Around the time that the software product was completed, Leader began offering it for sale. A white paper published in January 2002 offered licenses for sale, and represented that Leader was “already commercializing” the product. The white paper also detailed the product’s functionality and advantages over prior systems. One of the inventors, McKibben, gave a product demonstration to Boston Scientific in November 2002, and to “a number of other companies” by December 8, 2002. Leader’s discovery responses stated that the ’761 patent covered its software product. When Facebook deposed McKibben, looking back in time, he could not point to any specific version of the product that the ’761 patent did not cover.
Based on these facts, the jury found that claims of the ’761 patent were invalid based on both on-sale and public use bars of 35 U.S.C. § 102(b). Leader appealed after the District Court denied its post-trial motions to set aside the jury verdict. The jury also found that Leader was not entitled to the benefit of the provisional application, which Leader did not appeal.
Leader did not deny that its “product was offered for sale and publicly used prior to December 10, 2002, the critical date.” Further, Leader did not “contest that the invention was ‘ready for patenting’ prior to the critical date.” Rather, Leader rested its hopes on the argument “that Facebook failed to offer clear and convincing evidence that the version of Leader2Leader® offered for sale or used prior to December 10, 2002 fell within the scope of the asserted claims.” Facebook responded that Leader’s own internal documents demonstrated the applicability of the on-sale and public use bars.
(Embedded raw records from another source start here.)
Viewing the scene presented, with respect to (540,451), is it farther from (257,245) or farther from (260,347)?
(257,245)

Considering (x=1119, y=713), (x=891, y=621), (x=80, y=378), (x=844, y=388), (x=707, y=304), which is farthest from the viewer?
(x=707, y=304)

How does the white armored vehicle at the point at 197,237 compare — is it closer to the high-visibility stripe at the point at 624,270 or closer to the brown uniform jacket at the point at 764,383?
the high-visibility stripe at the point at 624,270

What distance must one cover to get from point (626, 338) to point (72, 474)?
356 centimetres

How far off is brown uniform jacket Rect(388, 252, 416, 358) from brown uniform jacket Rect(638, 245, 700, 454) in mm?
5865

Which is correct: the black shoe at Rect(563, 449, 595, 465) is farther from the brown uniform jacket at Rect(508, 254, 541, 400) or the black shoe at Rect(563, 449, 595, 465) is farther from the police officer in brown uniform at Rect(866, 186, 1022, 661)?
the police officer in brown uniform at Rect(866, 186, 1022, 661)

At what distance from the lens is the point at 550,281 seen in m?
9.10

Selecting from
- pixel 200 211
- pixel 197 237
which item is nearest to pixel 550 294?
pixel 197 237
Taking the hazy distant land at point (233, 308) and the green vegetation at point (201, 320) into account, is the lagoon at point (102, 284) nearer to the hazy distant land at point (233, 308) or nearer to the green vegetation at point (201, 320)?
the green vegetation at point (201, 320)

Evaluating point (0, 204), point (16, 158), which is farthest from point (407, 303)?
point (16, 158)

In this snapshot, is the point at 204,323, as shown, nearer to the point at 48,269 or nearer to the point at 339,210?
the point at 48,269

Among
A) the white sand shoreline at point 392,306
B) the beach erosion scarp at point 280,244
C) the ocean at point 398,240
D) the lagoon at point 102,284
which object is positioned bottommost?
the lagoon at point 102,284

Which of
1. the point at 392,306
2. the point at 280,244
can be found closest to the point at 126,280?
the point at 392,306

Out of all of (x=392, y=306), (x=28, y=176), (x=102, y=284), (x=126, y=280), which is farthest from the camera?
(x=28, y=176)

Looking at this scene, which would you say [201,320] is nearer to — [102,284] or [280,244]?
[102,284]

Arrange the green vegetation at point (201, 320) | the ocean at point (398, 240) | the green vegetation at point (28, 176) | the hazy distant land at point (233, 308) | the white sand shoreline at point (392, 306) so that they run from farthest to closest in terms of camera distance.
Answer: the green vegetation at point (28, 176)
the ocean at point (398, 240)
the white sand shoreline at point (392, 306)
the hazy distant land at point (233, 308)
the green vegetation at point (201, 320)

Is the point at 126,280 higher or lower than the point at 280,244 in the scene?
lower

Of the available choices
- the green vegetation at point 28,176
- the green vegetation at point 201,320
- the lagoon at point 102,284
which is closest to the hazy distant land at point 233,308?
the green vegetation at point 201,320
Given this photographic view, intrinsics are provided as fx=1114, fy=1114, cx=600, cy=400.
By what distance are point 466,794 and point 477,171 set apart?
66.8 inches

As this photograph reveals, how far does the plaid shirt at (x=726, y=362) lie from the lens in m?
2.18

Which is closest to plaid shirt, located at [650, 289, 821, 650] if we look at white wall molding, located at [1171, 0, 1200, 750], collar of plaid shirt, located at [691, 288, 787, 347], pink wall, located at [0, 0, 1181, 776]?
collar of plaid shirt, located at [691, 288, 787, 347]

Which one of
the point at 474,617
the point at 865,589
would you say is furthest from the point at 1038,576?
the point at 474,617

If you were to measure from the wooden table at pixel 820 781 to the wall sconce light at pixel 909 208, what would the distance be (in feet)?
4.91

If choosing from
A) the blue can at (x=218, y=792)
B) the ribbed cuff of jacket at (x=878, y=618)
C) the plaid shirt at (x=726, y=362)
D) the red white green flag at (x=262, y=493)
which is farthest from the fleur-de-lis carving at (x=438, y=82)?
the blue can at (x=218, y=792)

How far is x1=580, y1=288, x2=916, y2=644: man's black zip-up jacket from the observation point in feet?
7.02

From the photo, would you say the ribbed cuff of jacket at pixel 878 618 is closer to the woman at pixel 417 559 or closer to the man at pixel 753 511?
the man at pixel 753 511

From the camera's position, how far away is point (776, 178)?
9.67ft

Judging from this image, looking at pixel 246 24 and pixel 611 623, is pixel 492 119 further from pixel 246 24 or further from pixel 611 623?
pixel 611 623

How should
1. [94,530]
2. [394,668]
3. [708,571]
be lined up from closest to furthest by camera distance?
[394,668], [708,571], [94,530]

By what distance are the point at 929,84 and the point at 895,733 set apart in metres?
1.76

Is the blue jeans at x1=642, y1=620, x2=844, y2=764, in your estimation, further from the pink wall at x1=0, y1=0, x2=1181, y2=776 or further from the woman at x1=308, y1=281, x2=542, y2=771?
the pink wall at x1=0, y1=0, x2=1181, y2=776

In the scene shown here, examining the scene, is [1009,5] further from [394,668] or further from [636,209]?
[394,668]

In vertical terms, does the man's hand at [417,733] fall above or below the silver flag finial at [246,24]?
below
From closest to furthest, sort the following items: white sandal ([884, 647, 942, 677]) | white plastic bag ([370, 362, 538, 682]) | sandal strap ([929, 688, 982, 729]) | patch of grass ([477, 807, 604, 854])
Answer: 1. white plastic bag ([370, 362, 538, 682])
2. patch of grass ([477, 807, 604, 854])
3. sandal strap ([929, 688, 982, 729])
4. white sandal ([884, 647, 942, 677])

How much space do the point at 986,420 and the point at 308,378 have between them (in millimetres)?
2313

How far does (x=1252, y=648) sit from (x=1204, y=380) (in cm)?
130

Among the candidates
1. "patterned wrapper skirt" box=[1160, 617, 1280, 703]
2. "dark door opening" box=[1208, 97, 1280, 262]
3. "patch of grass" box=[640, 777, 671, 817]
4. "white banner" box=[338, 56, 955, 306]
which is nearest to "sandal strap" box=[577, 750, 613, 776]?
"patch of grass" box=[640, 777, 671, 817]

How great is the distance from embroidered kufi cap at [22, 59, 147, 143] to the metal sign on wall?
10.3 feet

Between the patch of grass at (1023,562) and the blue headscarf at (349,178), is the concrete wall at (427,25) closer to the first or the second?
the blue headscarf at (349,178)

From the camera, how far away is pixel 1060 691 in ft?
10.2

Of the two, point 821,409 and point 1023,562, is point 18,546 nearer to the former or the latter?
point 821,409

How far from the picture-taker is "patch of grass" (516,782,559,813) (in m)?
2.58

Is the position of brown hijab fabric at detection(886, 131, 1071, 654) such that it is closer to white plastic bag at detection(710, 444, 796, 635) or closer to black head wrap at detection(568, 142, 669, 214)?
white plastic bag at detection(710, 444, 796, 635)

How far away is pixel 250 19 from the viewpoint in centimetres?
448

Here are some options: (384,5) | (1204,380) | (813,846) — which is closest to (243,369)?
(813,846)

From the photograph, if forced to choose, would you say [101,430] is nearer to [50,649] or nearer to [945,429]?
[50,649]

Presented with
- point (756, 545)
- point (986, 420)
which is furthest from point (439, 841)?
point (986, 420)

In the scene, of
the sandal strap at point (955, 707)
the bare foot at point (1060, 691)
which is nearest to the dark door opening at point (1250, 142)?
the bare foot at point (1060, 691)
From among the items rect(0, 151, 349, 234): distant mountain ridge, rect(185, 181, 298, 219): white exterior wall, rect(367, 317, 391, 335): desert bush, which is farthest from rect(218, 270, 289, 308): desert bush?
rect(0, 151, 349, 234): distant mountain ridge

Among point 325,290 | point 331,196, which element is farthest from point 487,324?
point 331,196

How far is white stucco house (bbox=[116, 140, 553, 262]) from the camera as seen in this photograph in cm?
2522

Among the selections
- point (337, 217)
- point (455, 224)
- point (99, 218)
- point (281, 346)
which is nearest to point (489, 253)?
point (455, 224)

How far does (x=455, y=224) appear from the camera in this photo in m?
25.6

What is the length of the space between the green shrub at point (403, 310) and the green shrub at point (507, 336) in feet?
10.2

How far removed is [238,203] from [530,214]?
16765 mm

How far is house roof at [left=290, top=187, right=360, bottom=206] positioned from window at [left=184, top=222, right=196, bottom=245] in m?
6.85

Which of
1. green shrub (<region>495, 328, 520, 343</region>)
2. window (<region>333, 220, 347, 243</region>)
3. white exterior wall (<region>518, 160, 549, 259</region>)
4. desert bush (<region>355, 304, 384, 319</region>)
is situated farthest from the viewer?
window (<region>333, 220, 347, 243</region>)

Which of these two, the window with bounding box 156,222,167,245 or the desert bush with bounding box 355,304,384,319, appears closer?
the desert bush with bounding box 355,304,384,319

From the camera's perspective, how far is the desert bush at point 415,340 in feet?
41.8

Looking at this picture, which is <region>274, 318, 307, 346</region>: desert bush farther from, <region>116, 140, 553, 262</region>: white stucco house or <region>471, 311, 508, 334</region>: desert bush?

The Federal Circuit agreed with Facebook. Leader’s discovery responses admitted that its product was embodied in the patent claims. Functionality described as early as January 2002 in Leader’s documents, e.g., the white paper, demonstrated the existence of claimed functionality. The jury was entitled to discredit McKibben’s trial testimony that the 2002 product did not fall within the patent claims, especially where another witness’s testimony supported the jury’s finding. Although recognizing that two versions of the same software product may function differently,” the Federal Circuit saw no “contemporaneous evidence in the record that indicates that [Leader’s product] that existed prior to the critical date was substantively different from the post-critical date software; indeed, the evidence points in the opposite direction.” Therefore, the judgment of the District Court was affirmed.
Presumably, this decision will remain relevant under the new Section 102(a)(1) of the America Invents Act, which becomes effective in March 2013, and provides that “[a] person shall be entitled to a patent unless—(1) the claimed invention was patented, described in a printed publication, or in public use, on sale, or otherwise available to the public before the effective filing date of the claimed invention.”